We recently identified the first cell communication mechanism required for cortical bone maturation. Cortical bone consolidation was delayed in Dmp1^Cre:Socs3^f/f mice lacking suppressor of cytokine signalling 3 (SOCS3) in Dmp1^Cre expressing cells (osteocytes and late osteoblasts), particularly females (Cho et al., 2017). In addition, deletion of SOCS3 in the osteo-chondral lineage also delayed formation of dense cortical bone (Liu et al., 2019). This indicates that inhibition of cytokine signalling in osteocytes by SOCS3 is needed for timely formation of cortical bone. However, SOCS3 provides negative feedback for a range of cytokine receptors, including the leptin, G-CSF, and gp130 receptors. The latter is utilized by the IL-6 family of cytokines, which includes Interleukin 6 (IL-6), Interleukin 11 (IL-11), oncostatin M (OSM), cardiotrophin 1 (CT-1) and leukaemia inhibitory factor (LIF). Leptin, G-CSF and IL-6 family cytokines all have the potential to modify cortical development since they each promote bone formation through local action in bone (McGregor et al., 2019; Sims et al., 2005; Walker et al., 2008; Cornish et al., 1993; Walker et al., 2010; Winkler et al., 2010; Scheller et al., 2010), modify gene expression by osteocytes (McGregor et al., 2019; Walker et al., 2010), and, in some cases, promote bone resorption (Tamura et al., 1993; Richards et al., 2000). Although phenotypes caused by SOCS3 deficiency in other organs were rescued by IL-6 deletion (Croker et al., 2003), this was not the case in Dmp1^Cre:Socs3^f/f mice (Cho et al., 2017). The specific cytokine receptor that must be suppressed for cortical development remains unidentified.

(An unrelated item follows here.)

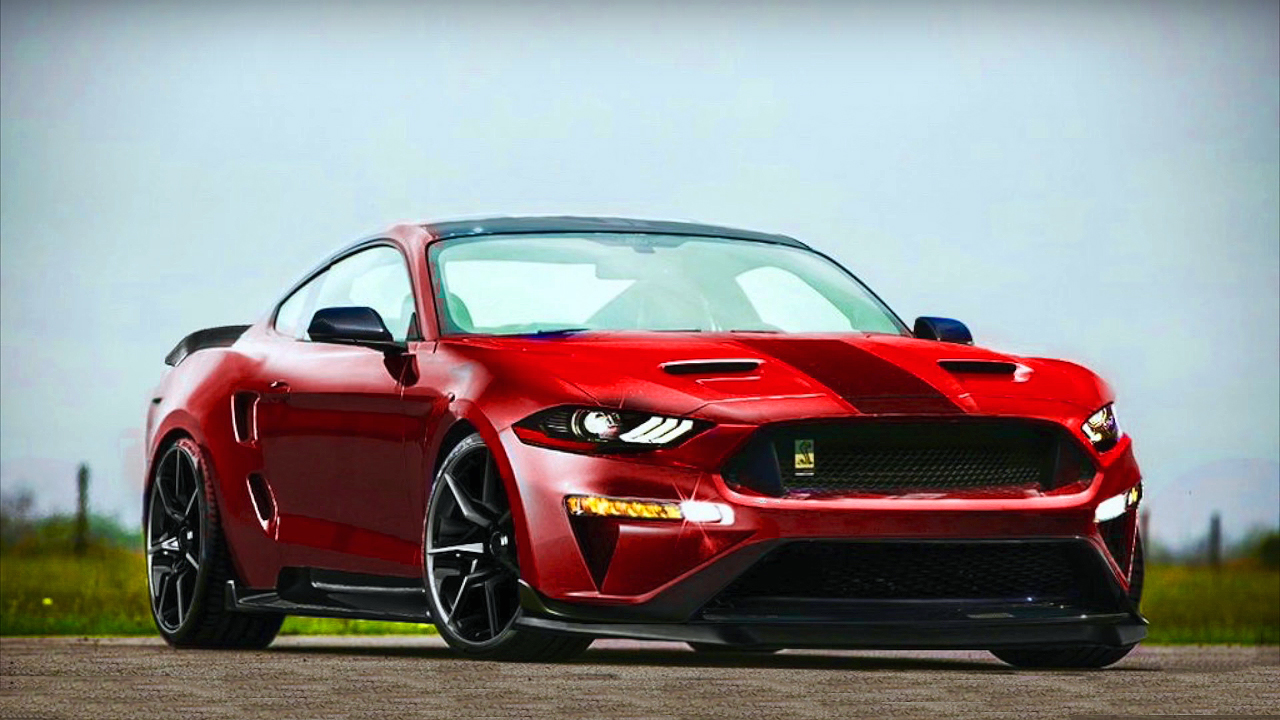 This Could Be The New Twin-Turbo 2018 Shelby Mustang GT500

In our earlier study we realised the limitations of morphological analyses of cortical bone, and here we develop unbiased micro-computed tomography (micro-CT) methods to track the changes in tissue mineral content during cortical bone development; these methods are applicable to a wide range of applications in human and animal biology. We use them to identify not only morphological changes, but also, and for the first time, find an increase in bone material density with cortical maturation that occurs after the morphological character of the cortex has been formed. In addition, we show that IL-6 family cytokines have amplified and extended STAT3 phosphorylation responses in bone in the absence of SOCS3 and that deletion of gp130 in osteocytes rescues the features of delayed corticalisation in Dmp1^Cre:Socs3^f/f mice.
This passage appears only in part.